#### [Passage to read]
-=-=-
Will prostate cancer treatment affect
my ability to orgasm and ejaculate?
If you have had a radical prostatectomy you
will not be able to ejaculate after surgery. This
is because the prostate gland and seminal
vesicles, which store and transport semen, are
removed during the operation. Instead you may
experience what is sometimes called a ‘dry
ejaculation’ where you feel the sensations of
orgasm but do not release any semen from the
tip of the penis. This may feel different to the
orgasms you were used to. Occasionally, some
men will find that a small amount of liquid
comes out from the tip of the penis during
orgasm, which may be fluid from glands lining
the urethra.
If you have had radiotherapy or brachytherapy
you may notice that you produce less semen
after your treatment is completed. You should
still be able to have an orgasm but you may
find that it feels different to before treatment.
Some men have also found that they have
less intense orgasms when they are having
hormone therapy.
Read our Treatment fact sheets for information
on the side effects of each treatment.
Will prostate cancer treatment affect
the appearance of my penis?
Some studies have shown that around five
out of ten men (50 per cent) will find that their
penis is shorter after treatment with radical
prostatectomy. This happens because of
changes to the tissue inside the penis. Men
may be less likely to experience these changes
if the surgeon has tried to save the nerves
that control erections during surgery (nerve
sparing surgery). Some studies have shown
that encouraging blood flow to the penis after
surgery may help you get erections and prevent
your penis becoming smaller. In particular
using a vacuum pump might be helpful.
In some cases other types of prostate cancer
treatment such as radiotherapy and hormone
therapy may also cause changes to the size of
your penis. There is not as much research into
this but it may be less common than changes in size after surgery.
-=-=-
[Saved data entries]
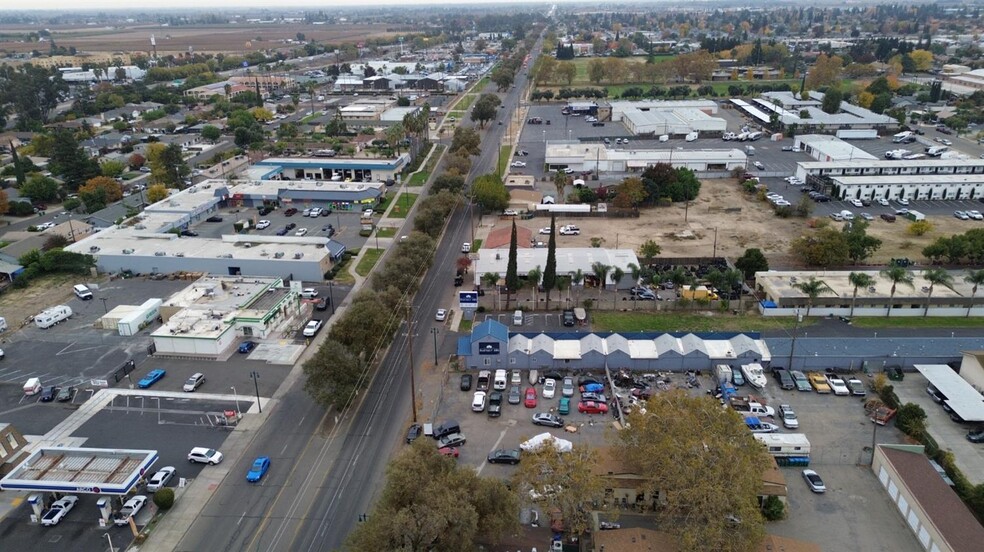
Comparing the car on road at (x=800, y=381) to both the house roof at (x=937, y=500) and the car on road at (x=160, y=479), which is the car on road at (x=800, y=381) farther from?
the car on road at (x=160, y=479)

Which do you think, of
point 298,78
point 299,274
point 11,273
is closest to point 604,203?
point 299,274

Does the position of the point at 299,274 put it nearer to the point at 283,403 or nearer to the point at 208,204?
the point at 283,403

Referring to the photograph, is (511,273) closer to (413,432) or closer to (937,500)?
(413,432)

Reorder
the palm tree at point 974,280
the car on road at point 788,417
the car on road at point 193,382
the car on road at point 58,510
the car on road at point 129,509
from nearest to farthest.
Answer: the car on road at point 129,509
the car on road at point 58,510
the car on road at point 788,417
the car on road at point 193,382
the palm tree at point 974,280

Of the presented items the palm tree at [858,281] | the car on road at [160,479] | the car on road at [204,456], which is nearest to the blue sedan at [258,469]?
the car on road at [204,456]

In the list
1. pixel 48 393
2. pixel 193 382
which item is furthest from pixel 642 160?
pixel 48 393

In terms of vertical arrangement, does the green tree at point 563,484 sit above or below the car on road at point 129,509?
above
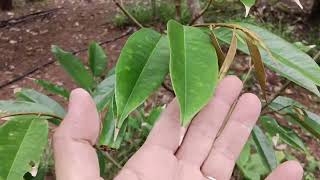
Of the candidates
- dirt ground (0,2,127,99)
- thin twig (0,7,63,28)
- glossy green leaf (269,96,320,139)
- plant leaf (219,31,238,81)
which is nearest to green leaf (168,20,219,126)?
plant leaf (219,31,238,81)

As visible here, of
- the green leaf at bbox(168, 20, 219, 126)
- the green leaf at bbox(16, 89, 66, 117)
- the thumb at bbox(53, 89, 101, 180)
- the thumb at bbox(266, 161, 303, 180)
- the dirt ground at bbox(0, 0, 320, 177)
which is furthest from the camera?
the dirt ground at bbox(0, 0, 320, 177)

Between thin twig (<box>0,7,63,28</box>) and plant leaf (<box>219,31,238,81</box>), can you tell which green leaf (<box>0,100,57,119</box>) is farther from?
thin twig (<box>0,7,63,28</box>)

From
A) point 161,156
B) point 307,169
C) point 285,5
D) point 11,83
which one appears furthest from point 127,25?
point 161,156

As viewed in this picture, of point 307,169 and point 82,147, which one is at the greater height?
point 82,147

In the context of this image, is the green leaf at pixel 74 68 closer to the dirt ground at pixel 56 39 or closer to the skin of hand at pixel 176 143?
the skin of hand at pixel 176 143

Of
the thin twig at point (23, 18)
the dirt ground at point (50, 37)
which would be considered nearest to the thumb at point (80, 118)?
the dirt ground at point (50, 37)

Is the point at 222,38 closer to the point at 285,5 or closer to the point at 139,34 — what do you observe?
the point at 139,34

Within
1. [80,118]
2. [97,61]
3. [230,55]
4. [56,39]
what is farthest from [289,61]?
[56,39]
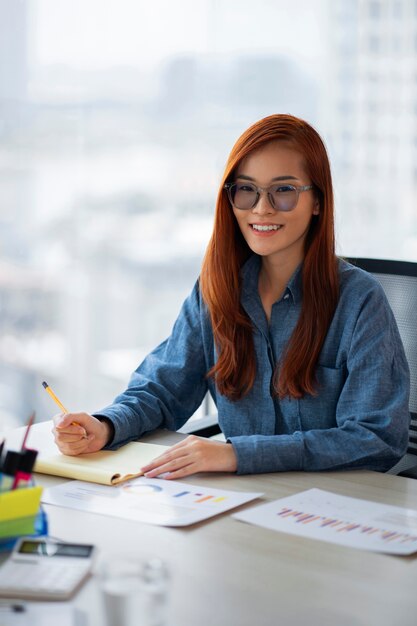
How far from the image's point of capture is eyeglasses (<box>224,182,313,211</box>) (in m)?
2.00

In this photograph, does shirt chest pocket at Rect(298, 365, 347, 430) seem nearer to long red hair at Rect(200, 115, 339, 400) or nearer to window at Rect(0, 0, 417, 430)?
long red hair at Rect(200, 115, 339, 400)

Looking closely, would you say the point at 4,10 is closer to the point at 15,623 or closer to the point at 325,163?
the point at 325,163

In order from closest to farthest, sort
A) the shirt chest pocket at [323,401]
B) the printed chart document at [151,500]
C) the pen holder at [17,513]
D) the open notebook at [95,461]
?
the pen holder at [17,513], the printed chart document at [151,500], the open notebook at [95,461], the shirt chest pocket at [323,401]

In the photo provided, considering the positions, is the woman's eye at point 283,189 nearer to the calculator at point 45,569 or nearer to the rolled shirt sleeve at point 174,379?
the rolled shirt sleeve at point 174,379

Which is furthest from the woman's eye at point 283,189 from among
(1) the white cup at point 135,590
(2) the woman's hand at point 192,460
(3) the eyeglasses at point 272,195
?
(1) the white cup at point 135,590

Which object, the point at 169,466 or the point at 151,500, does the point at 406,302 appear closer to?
the point at 169,466

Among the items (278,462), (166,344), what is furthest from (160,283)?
(278,462)

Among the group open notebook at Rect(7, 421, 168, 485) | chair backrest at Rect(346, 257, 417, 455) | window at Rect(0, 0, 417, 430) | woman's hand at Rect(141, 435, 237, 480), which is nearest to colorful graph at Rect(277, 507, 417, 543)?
woman's hand at Rect(141, 435, 237, 480)

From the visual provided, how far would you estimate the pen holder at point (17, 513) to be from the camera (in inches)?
51.0

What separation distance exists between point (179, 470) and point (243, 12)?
2.76 metres

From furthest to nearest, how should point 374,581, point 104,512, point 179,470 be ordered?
point 179,470
point 104,512
point 374,581

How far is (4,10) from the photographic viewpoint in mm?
3066

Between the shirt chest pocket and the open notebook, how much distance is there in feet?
1.15

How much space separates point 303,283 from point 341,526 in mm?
749
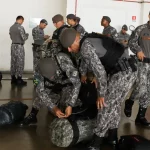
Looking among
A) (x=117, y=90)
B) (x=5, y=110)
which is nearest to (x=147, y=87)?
(x=117, y=90)

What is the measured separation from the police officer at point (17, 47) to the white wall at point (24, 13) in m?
1.77

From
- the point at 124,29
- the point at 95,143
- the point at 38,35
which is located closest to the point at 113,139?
the point at 95,143

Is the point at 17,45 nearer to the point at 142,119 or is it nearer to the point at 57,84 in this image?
the point at 57,84

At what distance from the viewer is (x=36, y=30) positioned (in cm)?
748

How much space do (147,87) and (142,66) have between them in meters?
0.32

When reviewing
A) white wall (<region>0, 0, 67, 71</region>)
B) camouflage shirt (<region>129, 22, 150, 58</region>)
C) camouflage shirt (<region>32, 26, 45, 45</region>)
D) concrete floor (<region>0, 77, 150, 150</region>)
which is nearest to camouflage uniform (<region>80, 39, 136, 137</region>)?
concrete floor (<region>0, 77, 150, 150</region>)

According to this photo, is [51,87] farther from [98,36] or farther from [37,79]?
[98,36]

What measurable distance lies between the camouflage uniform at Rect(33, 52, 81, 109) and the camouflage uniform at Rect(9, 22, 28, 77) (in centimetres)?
343

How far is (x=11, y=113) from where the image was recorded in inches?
133

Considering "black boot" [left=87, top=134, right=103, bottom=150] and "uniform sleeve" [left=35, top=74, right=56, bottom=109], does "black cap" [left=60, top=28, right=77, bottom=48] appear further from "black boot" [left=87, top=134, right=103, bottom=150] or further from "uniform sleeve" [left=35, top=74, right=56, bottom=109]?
"black boot" [left=87, top=134, right=103, bottom=150]

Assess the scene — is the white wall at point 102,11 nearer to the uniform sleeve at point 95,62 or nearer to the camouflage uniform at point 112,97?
the camouflage uniform at point 112,97

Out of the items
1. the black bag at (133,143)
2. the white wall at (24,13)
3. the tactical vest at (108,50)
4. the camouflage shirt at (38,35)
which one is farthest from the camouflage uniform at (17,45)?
the black bag at (133,143)

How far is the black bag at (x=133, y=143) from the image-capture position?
256 cm

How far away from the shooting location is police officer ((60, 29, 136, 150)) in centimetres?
257
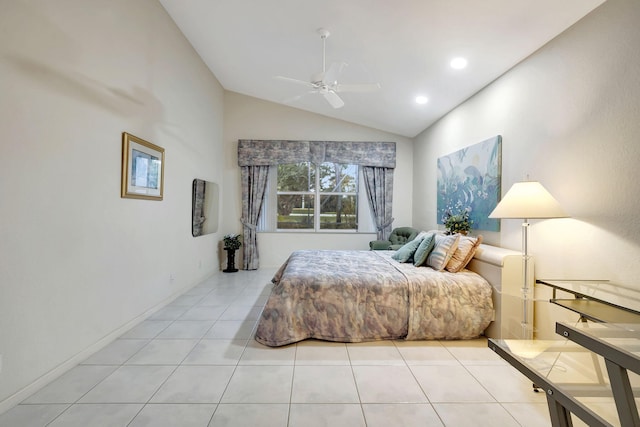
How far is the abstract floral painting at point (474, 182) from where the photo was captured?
132 inches

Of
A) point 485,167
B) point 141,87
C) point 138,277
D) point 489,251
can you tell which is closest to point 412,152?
point 485,167

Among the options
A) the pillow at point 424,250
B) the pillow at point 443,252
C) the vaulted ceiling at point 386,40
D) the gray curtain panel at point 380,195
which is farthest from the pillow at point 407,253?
the gray curtain panel at point 380,195

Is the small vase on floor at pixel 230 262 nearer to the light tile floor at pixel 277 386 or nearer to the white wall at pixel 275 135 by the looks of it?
the white wall at pixel 275 135

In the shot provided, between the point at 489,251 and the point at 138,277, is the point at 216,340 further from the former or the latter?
the point at 489,251

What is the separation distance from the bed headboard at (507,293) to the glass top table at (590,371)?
1552 mm

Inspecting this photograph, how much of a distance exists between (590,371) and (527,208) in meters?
1.59

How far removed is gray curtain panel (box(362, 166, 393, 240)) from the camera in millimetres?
6094

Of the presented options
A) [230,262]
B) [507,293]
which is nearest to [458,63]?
[507,293]

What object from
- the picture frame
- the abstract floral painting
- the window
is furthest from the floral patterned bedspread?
the window

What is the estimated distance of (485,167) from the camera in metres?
3.53

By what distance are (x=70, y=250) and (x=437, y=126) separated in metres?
4.87

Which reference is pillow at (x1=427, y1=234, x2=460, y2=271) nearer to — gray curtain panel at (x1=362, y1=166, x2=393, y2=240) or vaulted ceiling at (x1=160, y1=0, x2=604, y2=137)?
vaulted ceiling at (x1=160, y1=0, x2=604, y2=137)

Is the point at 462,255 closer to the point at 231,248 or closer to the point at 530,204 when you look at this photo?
the point at 530,204

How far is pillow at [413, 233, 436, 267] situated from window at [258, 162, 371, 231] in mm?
2712
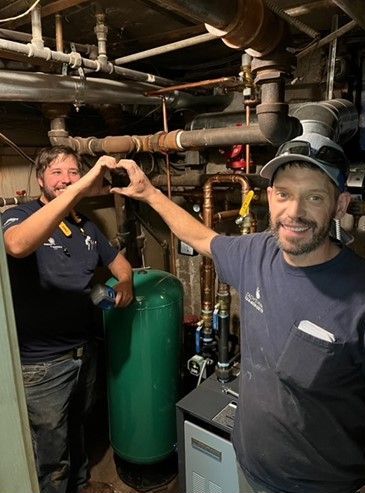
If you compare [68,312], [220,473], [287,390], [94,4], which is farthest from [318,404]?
[94,4]

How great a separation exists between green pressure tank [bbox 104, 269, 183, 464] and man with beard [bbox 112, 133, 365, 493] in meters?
0.85

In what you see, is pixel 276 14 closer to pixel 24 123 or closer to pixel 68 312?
pixel 68 312

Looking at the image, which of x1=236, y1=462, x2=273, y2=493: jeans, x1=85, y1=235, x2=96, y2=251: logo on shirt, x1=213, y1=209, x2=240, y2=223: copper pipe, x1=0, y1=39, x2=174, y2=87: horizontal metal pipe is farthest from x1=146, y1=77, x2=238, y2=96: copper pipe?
x1=236, y1=462, x2=273, y2=493: jeans

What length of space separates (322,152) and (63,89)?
1335mm

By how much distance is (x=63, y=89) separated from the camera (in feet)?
6.00

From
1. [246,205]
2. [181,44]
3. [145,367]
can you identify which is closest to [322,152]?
[246,205]

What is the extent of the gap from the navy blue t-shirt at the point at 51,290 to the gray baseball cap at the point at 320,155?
1125 millimetres

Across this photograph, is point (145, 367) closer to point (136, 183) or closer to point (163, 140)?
point (136, 183)

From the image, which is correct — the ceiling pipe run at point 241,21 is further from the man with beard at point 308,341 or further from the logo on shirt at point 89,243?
the logo on shirt at point 89,243

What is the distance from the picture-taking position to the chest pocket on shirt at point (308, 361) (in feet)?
-=-=-
#### [Goal of the exercise]
According to the passage on prostate cancer treatment, why is ejaculation not possible after a radical prostatectomy?

#### [Written reply]
The prostate gland and seminal vesicles, which store and transport semen, are removed during the operation.